Pubblicato in Germania nel 2019, curato da due specialisti del calibro di Susanne Lüdemann e Kristian Wachinger, questo volume raccoglie lo studio citato e vari scritti su Kafka – alcuni inediti, altri disseminati nei cosiddetti «otto quaderni di appunti» – ai quali Canetti si era dedicato dal 1946 al 1994, nel corso quindi di diversi decenni. Felicemente tradotti da Renata Colorni e Ada Vigliani, essi mettono a disposizione del lettore italiano una cospicua quantità di acute osservazioni e lucide riflessioni che lo aiuteranno senz’altro ad approfondire la propria conoscenza dei testi kafkiani.
Va messo anzitutto in rilievo che – a differenza di quanto sostiene la filologia accademica – Canetti afferma la necessità di procedere a un’interpretazione non scissa dalla vita dello scrittore e che tenga quindi conto di elementi quali le sue condizioni fisiche: la magrezza, l’ipocondria, l’insonnia, le ansie, le emicranie, l’ipersensibilità ai rumori. Il risultato di tale analisi è costituito da uno studio che giunse persino a irritare molti germanisti per la spregiudicatezza con cui l’opera di Kafka – e, in particolare, Il processo – era stata ricondotta alla sua biografia.

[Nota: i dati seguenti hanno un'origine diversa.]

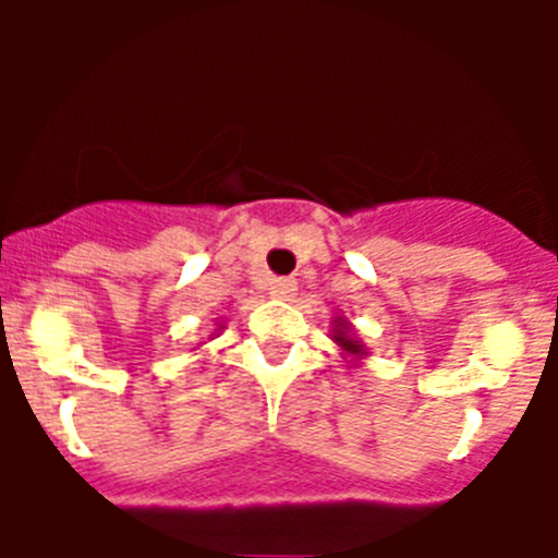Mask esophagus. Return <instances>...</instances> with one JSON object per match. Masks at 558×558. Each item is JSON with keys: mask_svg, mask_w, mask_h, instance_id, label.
Masks as SVG:
<instances>
[{"mask_svg": "<svg viewBox=\"0 0 558 558\" xmlns=\"http://www.w3.org/2000/svg\"><path fill=\"white\" fill-rule=\"evenodd\" d=\"M295 290V279H290V276H282V279H274L270 282V295L274 299H290Z\"/></svg>", "mask_w": 558, "mask_h": 558, "instance_id": "esophagus-1", "label": "esophagus"}]
</instances>
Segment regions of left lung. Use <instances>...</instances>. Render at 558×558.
<instances>
[{
	"label": "left lung",
	"instance_id": "obj_1",
	"mask_svg": "<svg viewBox=\"0 0 558 558\" xmlns=\"http://www.w3.org/2000/svg\"><path fill=\"white\" fill-rule=\"evenodd\" d=\"M335 327H332V340L335 343H338L340 347V352L347 354V357H352V360H360V357H366V347H363V340H357L354 338V332H352V324L347 322V318H335Z\"/></svg>",
	"mask_w": 558,
	"mask_h": 558
}]
</instances>
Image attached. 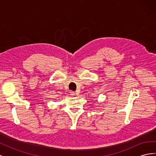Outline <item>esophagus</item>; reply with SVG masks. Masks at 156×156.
<instances>
[{
	"instance_id": "obj_1",
	"label": "esophagus",
	"mask_w": 156,
	"mask_h": 156,
	"mask_svg": "<svg viewBox=\"0 0 156 156\" xmlns=\"http://www.w3.org/2000/svg\"><path fill=\"white\" fill-rule=\"evenodd\" d=\"M69 94H70V95H71V96H73L75 95V92H73V91H70Z\"/></svg>"
}]
</instances>
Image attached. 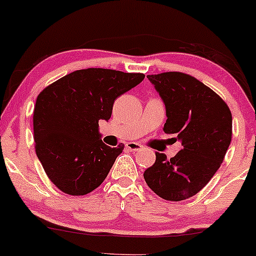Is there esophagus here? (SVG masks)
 Instances as JSON below:
<instances>
[{"label": "esophagus", "instance_id": "obj_1", "mask_svg": "<svg viewBox=\"0 0 256 256\" xmlns=\"http://www.w3.org/2000/svg\"><path fill=\"white\" fill-rule=\"evenodd\" d=\"M126 147H127L130 152H138L140 150H142V146L138 142H128L126 144Z\"/></svg>", "mask_w": 256, "mask_h": 256}]
</instances>
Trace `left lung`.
<instances>
[{
	"label": "left lung",
	"instance_id": "left-lung-1",
	"mask_svg": "<svg viewBox=\"0 0 256 256\" xmlns=\"http://www.w3.org/2000/svg\"><path fill=\"white\" fill-rule=\"evenodd\" d=\"M165 103L164 132L182 148L171 159L156 152L144 178L166 200H188L204 188L223 162L232 141V118L226 103L202 82L182 72L148 74Z\"/></svg>",
	"mask_w": 256,
	"mask_h": 256
}]
</instances>
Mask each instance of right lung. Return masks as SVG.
Returning a JSON list of instances; mask_svg holds the SVG:
<instances>
[{"mask_svg": "<svg viewBox=\"0 0 256 256\" xmlns=\"http://www.w3.org/2000/svg\"><path fill=\"white\" fill-rule=\"evenodd\" d=\"M144 78V74L85 68L64 76L39 94L33 115L36 152L59 190L84 196L102 184L124 146H106L98 121H108L115 100Z\"/></svg>", "mask_w": 256, "mask_h": 256, "instance_id": "obj_1", "label": "right lung"}]
</instances>
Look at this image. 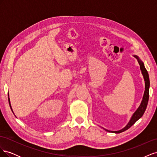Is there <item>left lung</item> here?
<instances>
[{
  "label": "left lung",
  "mask_w": 157,
  "mask_h": 157,
  "mask_svg": "<svg viewBox=\"0 0 157 157\" xmlns=\"http://www.w3.org/2000/svg\"><path fill=\"white\" fill-rule=\"evenodd\" d=\"M135 58L138 61V63L140 65V69L141 71V73L144 76V80H145V92L144 94V97L143 99H142L141 103L140 104V105L139 107L137 108V110L134 112V113L133 114V115L131 118V119L130 120L129 122L128 123V124L124 128H122V130H120L118 131H110L105 129L106 131L109 132H113V133H115V134H119V133H121L122 132H124L125 130L129 129V128L134 124V123L137 121L139 120L140 118L143 116L144 113L145 111V109L147 106V103H148L149 101V86H150V82H149V74L147 73V71L146 70L144 63L142 62L141 59L139 58V57L137 56L134 55V56Z\"/></svg>",
  "instance_id": "obj_1"
}]
</instances>
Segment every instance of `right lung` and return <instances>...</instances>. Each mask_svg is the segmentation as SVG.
<instances>
[{
    "mask_svg": "<svg viewBox=\"0 0 157 157\" xmlns=\"http://www.w3.org/2000/svg\"><path fill=\"white\" fill-rule=\"evenodd\" d=\"M8 96H9V94H8ZM8 101H9V104H10V108H11V109H12V107H11V105H10V98H8ZM12 112H13V111H12Z\"/></svg>",
    "mask_w": 157,
    "mask_h": 157,
    "instance_id": "obj_1",
    "label": "right lung"
}]
</instances>
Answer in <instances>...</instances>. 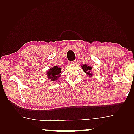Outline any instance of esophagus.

Occorre poi sottolineare come, grazie agli appunti, ad alcuni saggi e al testo di qualche conferenza, ci sia possibile comprendere il significato di quello stillicidio fatto di ostilità, mortificazioni, fughe e sottomissioni, quasi ci trovassimo di fronte a uno svolgimento che rimanda, in più passi, a una confessione da decifrare. Scrive al riguardo Canetti: «Il processo che fino allora e per due anni si era svolto nel carteggio tra lui e Felice si trasformò ora nell’altro Processo, il libro che tutti conoscono. Era un processo, sempre lo stesso, di cui Kafka era ormai un esperto; il fatto che egli vi incluse infinitamente più cose di quelle che si possono rintracciare nelle lettere a Felice non deve trarci in inganno riguardo all’identità dei due processi» (p. 248). Il fidanzamento, insomma, sarebbe diventato l’arresto eseguito nel primo capitolo; la sentenza è invece presente nell’epilogo del romanzo sotto forma di esecuzione.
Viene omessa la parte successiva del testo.